Le blocus politique dans le pays: le Kosovo devrait perdre 40 millions d'euros de l'UE

Le négociateur en chef de la République du Kosovo avec l'Union européenne et coordinateur national de l'instrument pour la réforme et la croissance, Jeton Zulfaj, a indiqué que le Kosovo n'a pas respecté toutes les obligations du plan de développement de l'Union européenne, signalant qu'en ne mettant pas en œuvre six mesures de réforme, le pays risque de perdre plus de 40 millions d'euros.
Lors d'une conférence de presse, Zulfaj a déclaré que de 62 étapes en cours, la mise en œuvre a été achevée jusqu'aux 30, 18 et 15 juin. Le Kosovo adressera à la Commission européenne la demande d'allocation de fonds pour les réformes de mise en œuvre, dit l'économie en ligne, Periscopi diffusé.
Au total, 62 étapes se déroulent jusqu'à hier. Parmi eux, 13 ont été en termes supplémentaires jusqu'au 30 juin 2026, tandis que les 49 étapes restantes sont en cours, 27 ayant un délai jusqu'à la fin de 2026. Sur un total de 62 mesures, 18 ont été mises en œuvre, pour lesquelles le 15 juillet, nous chercherons à obtenir des fonds de l'Union européenne. Pour les étapes qui ne sont pas mises en œuvre dans la période supplémentaire, selon l'instrument de réforme, les moyens dédiés à leur achèvement sont perdus, ” dit Zulfaj.
Il a précisé qu'entre les 13 étapes qui avaient des délais supplémentaires jusqu'au 30 juin, sept ont été réalisées, tandis que six n'ont pas été pleinement respectées.
“De ces 13 étapes qui faisaient partie du programme de réforme supplémentaire, sept sont considérées comme mises en oeuvre, tandis que six n'ont pas été pleinement mises en oeuvre. Même dans ces six étapes, il y a plusieurs sous-étapes, principalement des actions qui dépendent du gouvernement, mais le plein respect des obligations” n'a pas été réalisé, a-t-il souligné.
Selon Zulfaj, les mesures non appliquées sont principalement liées à l'adoption de lois au Parlement.
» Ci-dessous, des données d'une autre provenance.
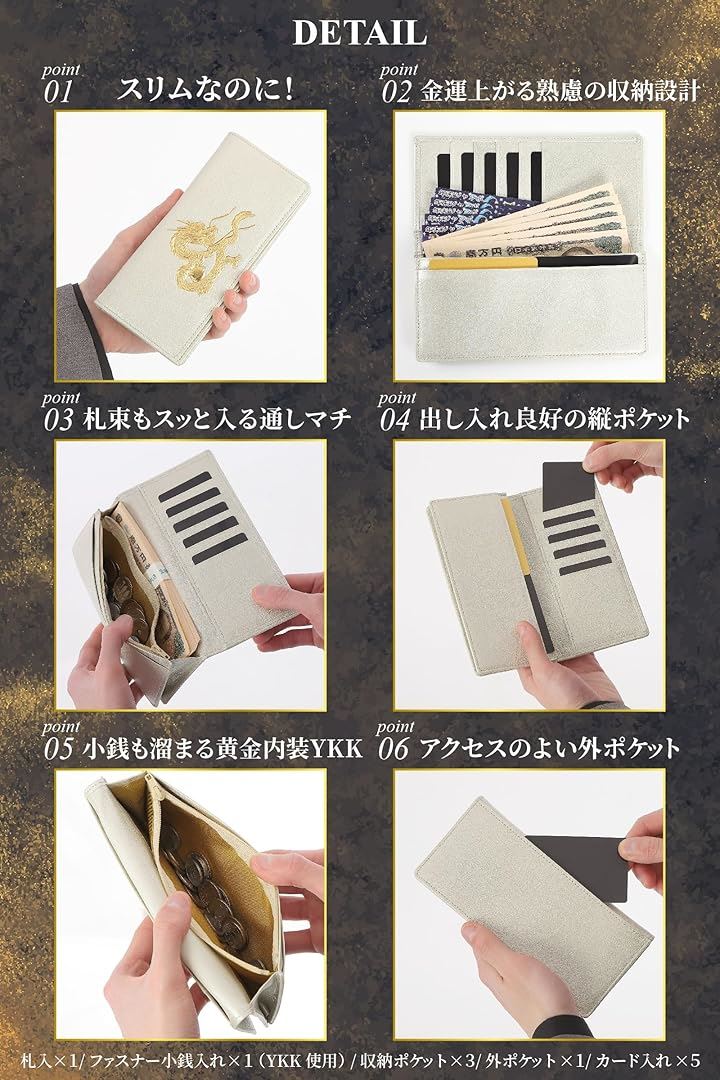 DETAIL

point 01 スリムなのに!

point 02 金運上がる熟慮の収納設計

point 03 札束もスッと入る通しマチ

point 04 出し入れ良好の縦ポケット

point 05 小銭も溜まる黄金内装YKK

point 06 アクセスのよい外ポケット

札入×1/ ファスナー小銭入れ×1(YKK 使用)/ 収納ポケット×3/ 外ポケット×1/ カード入れ×5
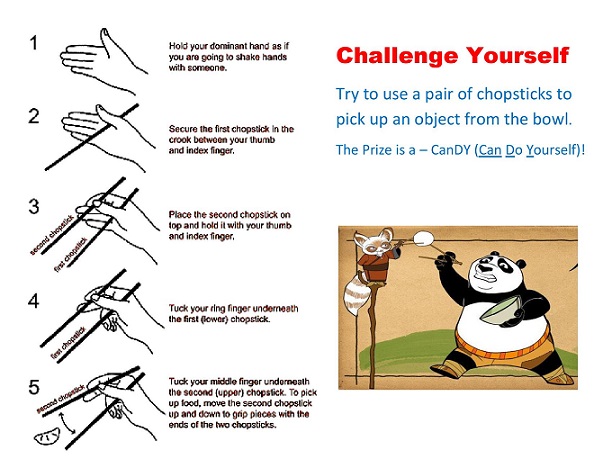 1

Hold your dominant hand as if you are going to shake hands with someone.

2

Secure the first chopstick in the crook between your thumb and index finger.

3

second chopstick

first chopstick

Place the second chopstick on top and hold it with your thumb and index finger.

4

first chopstick

Tuck your ring finger underneath the first (lower) chopstick.

5

second chopstick

Tuck your middle finger underneath the second (upper) chopstick. To pick up food, move the second chopstick up and down to grip pieces with the ends of the two chopsticks.

Challenge Yourself

Try to use a pair of chopsticks to pick up an object from the bowl.

The Prize is a – CanDY (Can Do Yourself)!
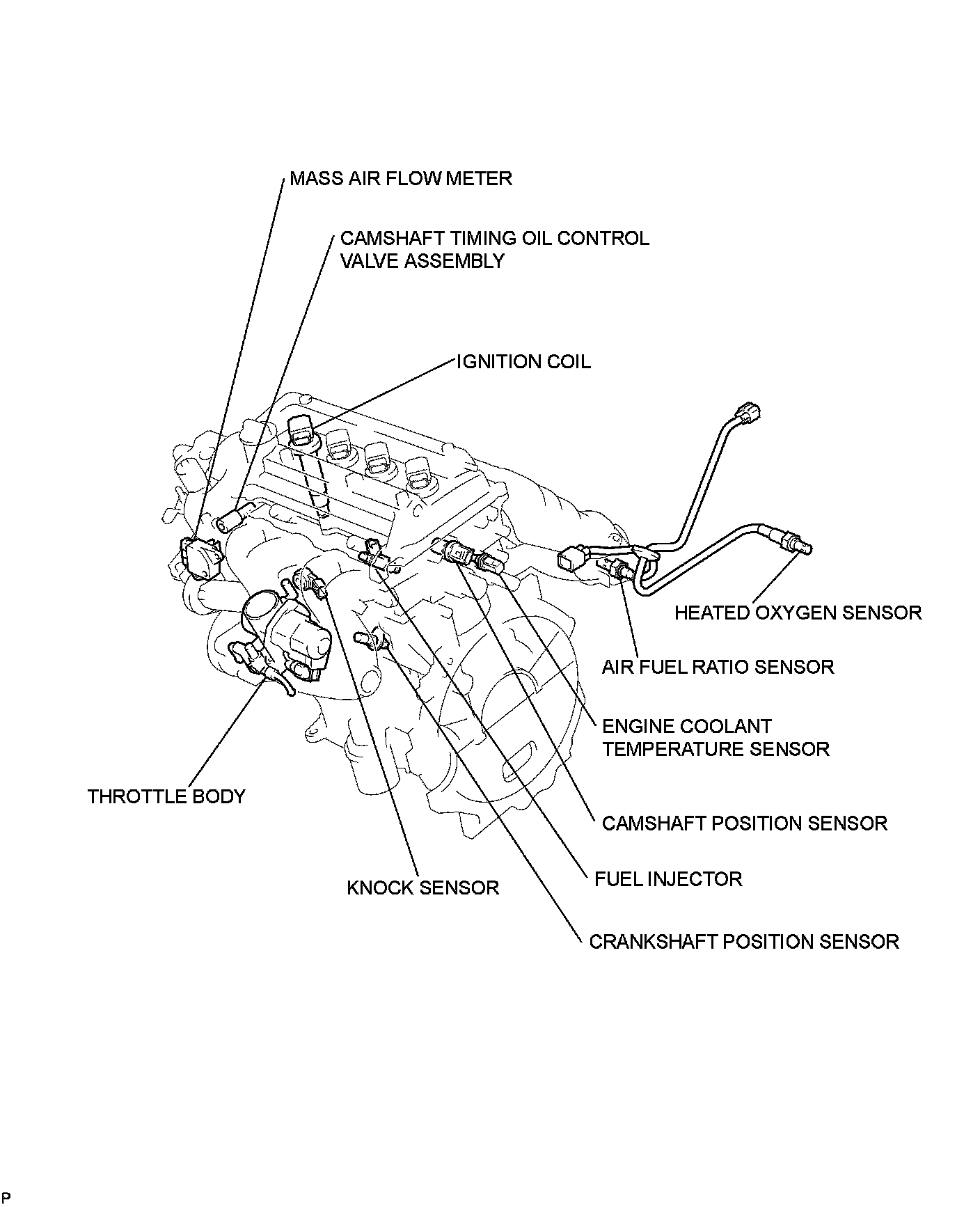 MASS AIR FLOW METER

CAMSHAFT TIMING OIL CONTROL VALVE ASSEMBLY

IGNITION COIL

HEATED OXYGEN SENSOR

AIR FUEL RATIO SENSOR

ENGINE COOLANT TEMPERATURE SENSOR

THROTTLE BODY

CAMSHAFT POSITION SENSOR

FUEL INJECTOR

KNOCK SENSOR

CRANKSHAFT POSITION SENSOR

P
“Les mesures qui n'ont pas été mises en oeuvre avant hier sont: la loi sur l'énergie et l'électricité avec des sous-lois, la loi sur l'aide de l'État, la loi sur l'innovation et la création du Conseil national et du Fonds d'innovation, la législation sur la faillite et l'insolvabilité, l'ensemble de six lois de réforme de la justice et la stratégie de lutte contre la criminalité organisée avec une sous-prolifération correspondante”, a-t-il déclaré.
Il a souligné que la grande majorité des engagements non honorés dépendaient du fonctionnement de l ' Assemblée.
Parmi ces six mesures qui n'ont pas été mises en œuvre, cinq, soit 83 p. 100, ont trait à l'adoption de lois à l'Assemblée. La seule étape en rapport avec le gouvernement est la Stratégie de lutte contre la criminalité organisée, qui, pour des raisons de procédure, ne peut être approuvée par un gouvernement en exercice et qui exige que le gouvernement soit en pleine capacité. En d'autres termes, presque toutes les mesures qui n'ont pas été mises en œuvre dans le délai supplémentaire sont dues à l'échec et aux blocages au Parlement”, a-t-il déclaré.
Zulfaj a dit que ne pas mettre en œuvre ces réformes pourrait coûter au Kosovo des dizaines de millions d'euros, tandis que le montant final serait déterminé par la Commission européenne.
L'estimation “Le coût de l'échec de ces six étapes est estimé à plus de 40 millions d'euros. La valeur exacte sera déterminée par l'évaluation de la Commission européenne, selon qu'elle tiendra compte des sous-étapes qui ont été mises en œuvre. Nous présenterons tous les arguments et les progrès réalisés durant le processus d'évaluation”, a ajouté M. Zulfaj.